[Spatial question entries]

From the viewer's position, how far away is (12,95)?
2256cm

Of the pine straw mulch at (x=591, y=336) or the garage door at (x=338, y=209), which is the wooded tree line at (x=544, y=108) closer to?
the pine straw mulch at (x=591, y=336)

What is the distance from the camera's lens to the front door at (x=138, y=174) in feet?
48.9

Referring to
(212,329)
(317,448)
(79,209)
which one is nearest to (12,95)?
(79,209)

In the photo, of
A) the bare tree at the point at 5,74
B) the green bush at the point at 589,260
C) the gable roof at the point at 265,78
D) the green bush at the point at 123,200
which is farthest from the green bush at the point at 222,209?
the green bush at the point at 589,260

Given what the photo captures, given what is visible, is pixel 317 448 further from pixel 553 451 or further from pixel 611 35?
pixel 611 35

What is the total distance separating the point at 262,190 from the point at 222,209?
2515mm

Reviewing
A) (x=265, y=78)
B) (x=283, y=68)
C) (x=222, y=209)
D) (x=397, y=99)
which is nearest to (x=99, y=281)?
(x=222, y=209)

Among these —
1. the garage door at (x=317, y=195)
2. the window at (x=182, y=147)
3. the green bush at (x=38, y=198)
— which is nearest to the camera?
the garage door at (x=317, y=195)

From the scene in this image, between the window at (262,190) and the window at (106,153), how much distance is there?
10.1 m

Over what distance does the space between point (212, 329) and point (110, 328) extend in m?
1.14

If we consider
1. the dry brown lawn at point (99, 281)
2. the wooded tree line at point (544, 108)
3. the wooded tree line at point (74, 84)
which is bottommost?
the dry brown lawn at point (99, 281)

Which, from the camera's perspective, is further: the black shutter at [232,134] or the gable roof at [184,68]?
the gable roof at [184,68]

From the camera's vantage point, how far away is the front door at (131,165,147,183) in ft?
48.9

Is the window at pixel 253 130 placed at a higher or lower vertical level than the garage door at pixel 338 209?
...
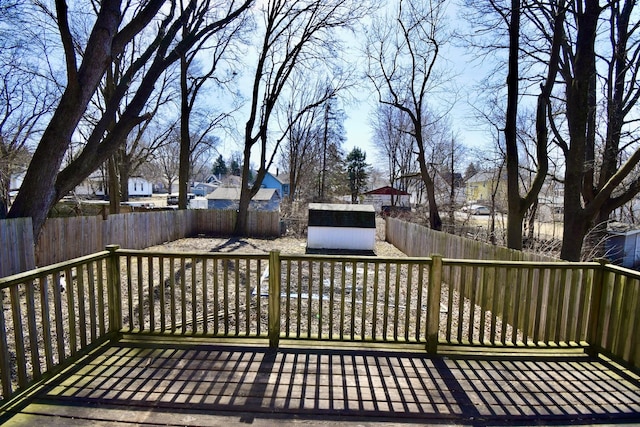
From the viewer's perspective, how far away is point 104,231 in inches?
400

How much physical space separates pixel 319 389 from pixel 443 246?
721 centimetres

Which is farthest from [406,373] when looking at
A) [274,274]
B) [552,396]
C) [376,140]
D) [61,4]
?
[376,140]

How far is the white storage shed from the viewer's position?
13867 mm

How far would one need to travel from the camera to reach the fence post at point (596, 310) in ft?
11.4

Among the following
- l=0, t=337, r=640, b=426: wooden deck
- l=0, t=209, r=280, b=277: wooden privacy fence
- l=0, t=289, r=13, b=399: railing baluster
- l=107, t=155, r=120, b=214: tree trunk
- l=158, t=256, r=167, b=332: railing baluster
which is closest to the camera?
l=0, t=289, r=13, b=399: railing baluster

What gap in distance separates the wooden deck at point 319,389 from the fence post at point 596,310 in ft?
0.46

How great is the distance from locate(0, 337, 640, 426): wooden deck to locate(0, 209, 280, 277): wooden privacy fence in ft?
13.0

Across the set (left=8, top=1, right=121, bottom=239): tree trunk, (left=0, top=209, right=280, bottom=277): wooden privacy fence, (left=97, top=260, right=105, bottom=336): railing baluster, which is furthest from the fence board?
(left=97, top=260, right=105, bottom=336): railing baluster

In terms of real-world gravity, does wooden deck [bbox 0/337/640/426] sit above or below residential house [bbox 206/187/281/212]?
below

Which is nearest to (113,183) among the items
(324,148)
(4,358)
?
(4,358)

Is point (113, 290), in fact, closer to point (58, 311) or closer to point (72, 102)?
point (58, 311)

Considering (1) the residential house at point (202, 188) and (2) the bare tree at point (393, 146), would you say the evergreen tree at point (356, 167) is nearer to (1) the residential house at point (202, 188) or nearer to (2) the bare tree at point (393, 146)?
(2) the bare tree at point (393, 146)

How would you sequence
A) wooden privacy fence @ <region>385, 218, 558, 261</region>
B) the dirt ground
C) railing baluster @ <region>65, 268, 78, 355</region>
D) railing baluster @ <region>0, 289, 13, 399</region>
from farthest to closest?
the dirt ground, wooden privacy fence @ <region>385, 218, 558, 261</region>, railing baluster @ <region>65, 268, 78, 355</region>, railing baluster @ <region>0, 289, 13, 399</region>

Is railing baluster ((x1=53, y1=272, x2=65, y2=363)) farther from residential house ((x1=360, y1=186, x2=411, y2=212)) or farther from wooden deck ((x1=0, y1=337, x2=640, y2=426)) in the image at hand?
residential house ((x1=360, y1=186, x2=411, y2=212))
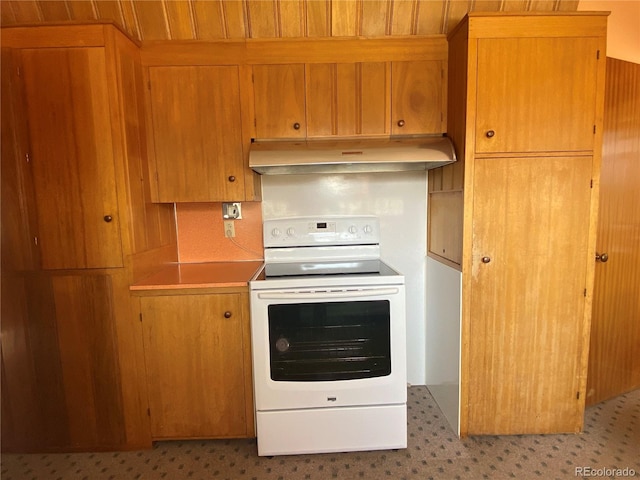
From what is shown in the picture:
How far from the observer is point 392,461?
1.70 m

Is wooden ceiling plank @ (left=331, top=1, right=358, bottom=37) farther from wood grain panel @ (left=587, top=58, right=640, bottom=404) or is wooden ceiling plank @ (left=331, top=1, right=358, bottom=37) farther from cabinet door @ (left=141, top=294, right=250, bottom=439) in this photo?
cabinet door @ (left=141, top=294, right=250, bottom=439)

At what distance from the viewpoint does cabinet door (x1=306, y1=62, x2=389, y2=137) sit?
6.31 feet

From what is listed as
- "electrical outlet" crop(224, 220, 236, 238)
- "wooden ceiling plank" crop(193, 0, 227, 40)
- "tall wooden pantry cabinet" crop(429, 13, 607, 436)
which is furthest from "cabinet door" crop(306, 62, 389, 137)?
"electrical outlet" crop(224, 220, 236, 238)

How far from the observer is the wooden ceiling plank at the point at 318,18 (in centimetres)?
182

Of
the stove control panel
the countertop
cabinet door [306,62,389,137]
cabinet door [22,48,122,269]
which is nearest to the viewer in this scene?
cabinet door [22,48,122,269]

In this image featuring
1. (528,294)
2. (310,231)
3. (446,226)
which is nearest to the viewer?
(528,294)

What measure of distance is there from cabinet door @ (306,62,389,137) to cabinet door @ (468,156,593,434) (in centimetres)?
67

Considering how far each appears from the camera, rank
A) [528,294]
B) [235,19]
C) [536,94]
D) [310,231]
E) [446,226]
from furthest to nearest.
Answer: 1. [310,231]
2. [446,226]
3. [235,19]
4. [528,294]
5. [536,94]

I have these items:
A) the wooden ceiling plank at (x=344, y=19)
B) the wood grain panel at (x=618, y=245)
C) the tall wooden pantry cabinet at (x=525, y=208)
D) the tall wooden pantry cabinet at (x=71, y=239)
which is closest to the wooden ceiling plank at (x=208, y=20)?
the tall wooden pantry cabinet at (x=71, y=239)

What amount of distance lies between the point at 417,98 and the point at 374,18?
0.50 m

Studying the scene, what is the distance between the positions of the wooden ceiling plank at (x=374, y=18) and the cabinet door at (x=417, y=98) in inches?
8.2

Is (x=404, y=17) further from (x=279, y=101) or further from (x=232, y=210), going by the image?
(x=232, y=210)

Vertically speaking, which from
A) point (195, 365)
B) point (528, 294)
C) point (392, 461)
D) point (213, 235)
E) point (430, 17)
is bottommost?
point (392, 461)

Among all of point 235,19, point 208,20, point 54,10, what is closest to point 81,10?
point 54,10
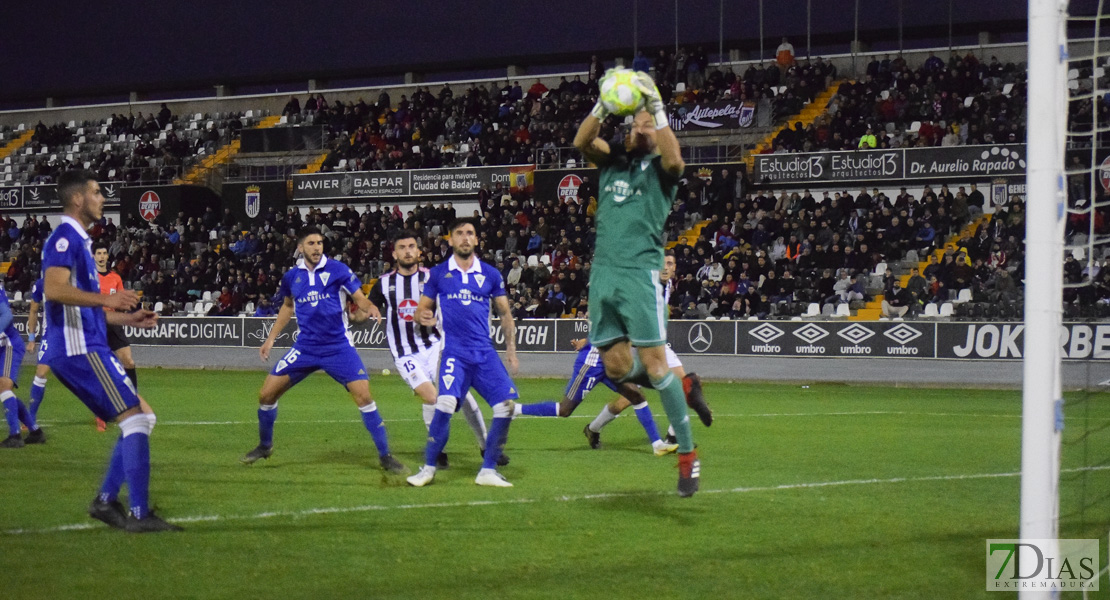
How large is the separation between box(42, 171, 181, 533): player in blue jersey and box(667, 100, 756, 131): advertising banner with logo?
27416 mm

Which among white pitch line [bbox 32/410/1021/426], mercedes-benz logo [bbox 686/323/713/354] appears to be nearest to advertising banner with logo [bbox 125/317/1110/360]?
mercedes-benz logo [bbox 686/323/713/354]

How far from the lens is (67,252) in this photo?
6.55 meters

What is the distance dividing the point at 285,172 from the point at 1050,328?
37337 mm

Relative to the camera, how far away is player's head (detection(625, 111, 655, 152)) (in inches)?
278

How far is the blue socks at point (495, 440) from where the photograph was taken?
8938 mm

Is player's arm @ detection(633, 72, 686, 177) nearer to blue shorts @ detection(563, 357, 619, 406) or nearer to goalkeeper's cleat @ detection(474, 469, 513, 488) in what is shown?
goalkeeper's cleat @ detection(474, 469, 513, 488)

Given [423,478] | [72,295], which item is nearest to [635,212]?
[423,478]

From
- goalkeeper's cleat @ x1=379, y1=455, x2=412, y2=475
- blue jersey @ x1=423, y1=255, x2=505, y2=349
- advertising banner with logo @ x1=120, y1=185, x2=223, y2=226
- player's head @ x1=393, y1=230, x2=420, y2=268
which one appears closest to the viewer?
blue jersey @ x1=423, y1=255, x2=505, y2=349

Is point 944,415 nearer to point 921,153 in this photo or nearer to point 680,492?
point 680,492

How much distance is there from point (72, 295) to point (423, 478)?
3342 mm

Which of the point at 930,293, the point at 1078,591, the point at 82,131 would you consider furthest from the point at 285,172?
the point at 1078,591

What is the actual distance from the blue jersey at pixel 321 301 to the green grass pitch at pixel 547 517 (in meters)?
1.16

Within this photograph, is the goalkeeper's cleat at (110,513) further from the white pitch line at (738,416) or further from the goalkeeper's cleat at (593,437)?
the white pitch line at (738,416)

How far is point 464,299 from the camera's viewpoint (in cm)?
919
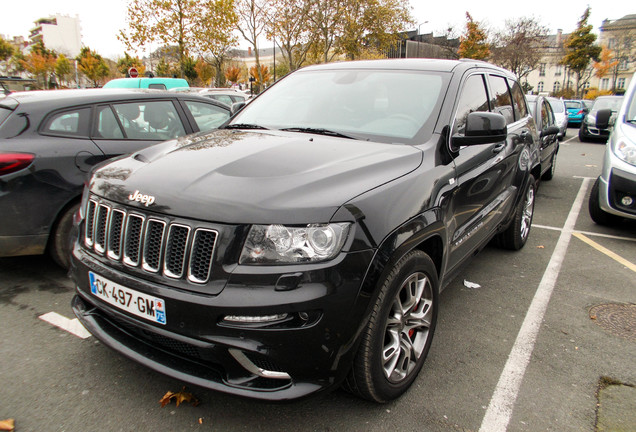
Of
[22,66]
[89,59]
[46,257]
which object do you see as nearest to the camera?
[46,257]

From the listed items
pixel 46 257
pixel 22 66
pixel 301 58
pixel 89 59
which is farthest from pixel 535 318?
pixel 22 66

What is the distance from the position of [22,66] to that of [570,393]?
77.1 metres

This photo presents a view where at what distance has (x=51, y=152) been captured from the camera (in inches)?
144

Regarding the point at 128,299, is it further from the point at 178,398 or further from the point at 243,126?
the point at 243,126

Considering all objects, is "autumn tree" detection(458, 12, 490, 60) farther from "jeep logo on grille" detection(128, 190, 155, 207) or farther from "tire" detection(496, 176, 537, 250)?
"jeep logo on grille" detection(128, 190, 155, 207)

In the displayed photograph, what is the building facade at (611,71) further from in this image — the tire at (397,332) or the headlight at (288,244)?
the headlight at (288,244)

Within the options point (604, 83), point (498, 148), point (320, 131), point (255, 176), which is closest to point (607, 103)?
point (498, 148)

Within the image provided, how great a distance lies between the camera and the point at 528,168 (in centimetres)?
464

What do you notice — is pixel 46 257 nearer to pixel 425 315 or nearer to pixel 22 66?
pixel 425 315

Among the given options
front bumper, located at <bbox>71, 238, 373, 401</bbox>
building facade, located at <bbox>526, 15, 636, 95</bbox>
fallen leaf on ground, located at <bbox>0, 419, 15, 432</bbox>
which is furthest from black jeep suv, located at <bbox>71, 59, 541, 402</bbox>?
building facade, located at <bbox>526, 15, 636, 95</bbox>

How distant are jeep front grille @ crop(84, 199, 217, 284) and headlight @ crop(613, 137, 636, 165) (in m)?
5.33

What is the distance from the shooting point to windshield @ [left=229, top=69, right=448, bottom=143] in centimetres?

▶ _Your objective_
Please pick out and copy in full every line above that contains the string "outlet". Case counts when matching.

▶ _Exercise output_
- "electrical outlet" crop(224, 220, 236, 238)
"electrical outlet" crop(224, 220, 236, 238)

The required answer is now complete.